# 17 Gen 2 and Trigger Mods



## maxwaite (Jul 10, 2017)

Hello everyone,
I just got a new 17, and I'm making my build list. I got to the trigger and have found nothing compatible for a Gen 2. Is this because its so rare to find a Gen 2 trigger? Or is it the same as a Gen 3? Any help would be appreciated!


----------



## berettatoter (Sep 1, 2011)

maxwaite said:


> Hello everyone,
> I just got a new 17, and I'm making my build list. I got to the trigger and have found nothing compatible for a Gen 2. Is this because its so rare to find a Gen 2 trigger? Or is it the same as a Gen 3? Any help would be appreciated!

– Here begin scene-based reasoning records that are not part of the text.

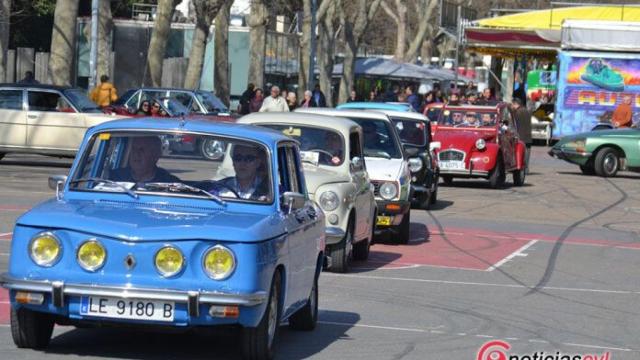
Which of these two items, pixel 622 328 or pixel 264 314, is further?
pixel 622 328

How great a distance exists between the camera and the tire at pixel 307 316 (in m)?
9.93

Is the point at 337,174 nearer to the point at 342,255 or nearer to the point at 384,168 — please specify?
the point at 342,255

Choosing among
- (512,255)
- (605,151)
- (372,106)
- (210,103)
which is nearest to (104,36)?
(210,103)

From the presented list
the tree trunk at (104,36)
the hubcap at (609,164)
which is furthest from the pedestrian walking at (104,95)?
the hubcap at (609,164)

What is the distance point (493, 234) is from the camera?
1953 cm

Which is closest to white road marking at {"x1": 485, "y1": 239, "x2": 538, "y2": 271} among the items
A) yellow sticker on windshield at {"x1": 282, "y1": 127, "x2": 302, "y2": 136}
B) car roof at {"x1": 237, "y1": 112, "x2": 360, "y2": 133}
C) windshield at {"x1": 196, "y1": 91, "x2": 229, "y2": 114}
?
car roof at {"x1": 237, "y1": 112, "x2": 360, "y2": 133}

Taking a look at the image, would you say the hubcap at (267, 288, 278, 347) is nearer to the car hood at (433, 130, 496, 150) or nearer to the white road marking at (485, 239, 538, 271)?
the white road marking at (485, 239, 538, 271)

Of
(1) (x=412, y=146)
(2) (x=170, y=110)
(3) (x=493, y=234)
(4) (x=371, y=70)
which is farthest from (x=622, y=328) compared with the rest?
(4) (x=371, y=70)

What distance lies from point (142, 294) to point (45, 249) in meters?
0.69

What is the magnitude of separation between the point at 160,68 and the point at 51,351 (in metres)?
31.2

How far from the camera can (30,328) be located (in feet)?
27.6

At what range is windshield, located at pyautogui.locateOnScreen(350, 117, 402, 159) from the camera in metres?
17.8

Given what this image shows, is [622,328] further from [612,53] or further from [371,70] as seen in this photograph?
[371,70]

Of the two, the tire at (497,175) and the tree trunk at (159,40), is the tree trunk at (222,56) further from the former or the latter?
the tire at (497,175)
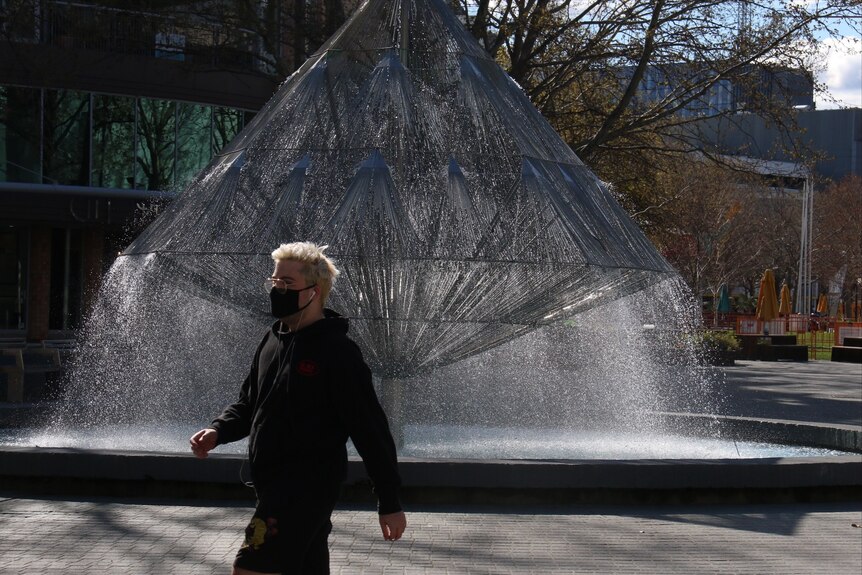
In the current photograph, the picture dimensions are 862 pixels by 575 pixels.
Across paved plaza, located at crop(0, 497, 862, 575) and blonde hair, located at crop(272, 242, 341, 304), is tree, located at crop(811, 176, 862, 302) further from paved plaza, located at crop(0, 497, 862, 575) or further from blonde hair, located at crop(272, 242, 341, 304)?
blonde hair, located at crop(272, 242, 341, 304)

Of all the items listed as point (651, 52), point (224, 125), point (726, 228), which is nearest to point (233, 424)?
point (651, 52)

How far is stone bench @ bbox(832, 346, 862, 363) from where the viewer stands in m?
36.3

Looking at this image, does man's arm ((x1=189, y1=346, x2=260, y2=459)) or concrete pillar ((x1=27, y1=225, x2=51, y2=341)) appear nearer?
man's arm ((x1=189, y1=346, x2=260, y2=459))

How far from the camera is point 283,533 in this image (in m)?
4.21

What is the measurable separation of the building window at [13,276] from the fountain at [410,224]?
22396mm

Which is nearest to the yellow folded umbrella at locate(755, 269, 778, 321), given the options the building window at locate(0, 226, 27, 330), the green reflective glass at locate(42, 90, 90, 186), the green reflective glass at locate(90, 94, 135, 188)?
the green reflective glass at locate(90, 94, 135, 188)

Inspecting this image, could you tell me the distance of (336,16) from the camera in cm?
2533

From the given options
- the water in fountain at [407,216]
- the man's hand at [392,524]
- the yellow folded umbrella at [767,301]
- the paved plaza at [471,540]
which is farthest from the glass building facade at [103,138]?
the man's hand at [392,524]

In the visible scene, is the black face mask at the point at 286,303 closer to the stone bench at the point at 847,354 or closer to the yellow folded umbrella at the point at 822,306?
the stone bench at the point at 847,354

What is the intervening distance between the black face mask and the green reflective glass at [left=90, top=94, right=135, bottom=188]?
29.6 metres

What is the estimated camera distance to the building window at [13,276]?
34375 millimetres

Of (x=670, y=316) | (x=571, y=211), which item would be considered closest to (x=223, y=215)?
(x=571, y=211)

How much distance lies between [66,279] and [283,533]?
32.7m

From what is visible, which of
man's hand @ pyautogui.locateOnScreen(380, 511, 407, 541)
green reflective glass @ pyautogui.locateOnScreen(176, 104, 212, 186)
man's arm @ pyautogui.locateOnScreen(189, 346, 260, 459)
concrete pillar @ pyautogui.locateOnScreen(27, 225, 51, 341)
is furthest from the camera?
concrete pillar @ pyautogui.locateOnScreen(27, 225, 51, 341)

Check out this - glock.pro


----------



## JohnnyGlocks (Jul 26, 2017)

The trigger parts would be for a Gen 3 configuration. I build drop in trigger kits check out Johnny Glocks on you tube


----------



## Blackhawkman (Apr 9, 2014)

I just do the "25 cent" polish job on my Gen4 17 and installed a 3.5 lb trigger bar. I don't do any other customization as the Glocks shoot great out of the box. JMHO I just smooth everything up and it works. Look on You Tube for the 25 cent trigger job video before you spend money on custom parts. JMHO


----------